A cell-surface epitope associated with liver-preferential metastasis detected by the new monoclonal antibody 3H4 in the murine tumor model ER 15-P.

In the tumor model ER 15-P, a chemically induced pleomorphic myofibrosarcoma of the C57/Bl6J mouse, cell lines with liver-preferential metastatic tumor spread were selected in vivo. In order to describe cell-surface molecules relevant for hepatic metastasis, monoclonal antibodies were raised against the liver-preferential variants. In a syngeneic immunization with viable tumor cells cyclophosphamide was used for augmentation of the humoral antitumor immunity.
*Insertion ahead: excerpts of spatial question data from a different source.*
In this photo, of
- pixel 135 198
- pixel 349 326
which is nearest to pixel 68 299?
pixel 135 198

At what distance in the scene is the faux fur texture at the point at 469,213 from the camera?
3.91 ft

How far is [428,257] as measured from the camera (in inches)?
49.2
The monoclonal antibody mAb 3H4, an IgG2b isotype, reacted with a cell-surface epitope exclusively detected on the liver-preferential metastatic phenotype (Me) of the tumor model ER 15-P; no reactivity with the non-organ-specific metastatic phenotype (P) was observed. Regarding the morphological heterogeneity of different Me and P tumor cell populations, mAb 3H4 antigen expression was consistently associated with liver-preferential metastasis, not with different morphological stages of differentiation. It showed no cross-reaction with other tumor cell lines tested except MethA murine fibrosarcoma. The antibody was unreactive with normal tissue cells in C57/Bl6J mice. mAb 3H4 antigen expression was not dependent on the cell cycle. In an experimental assay of hematogenous metastasis, preincubation with mAb 3H4 significantly reduced the number of liver metastases of the liver-preferential tumor cells. Although no crossreaction of the primary ER 15-P with mAb 3H4 was observed, the antibody also significantly reduced the number of renal metastases of the P tumor cell population. The syngeneic IgG2b monoclonal antibody mAb 3H4 identified a new tumor-associated cell-surface antigen correlating with liver-preferential metastasis. mAb 3H4 antigen expression was a stable property of the liver-preferential tumor cells regardless of morphological diversity or functional cell status. In an in vivo blocking assay mAb 3H4 reduced liver colonization in vivo.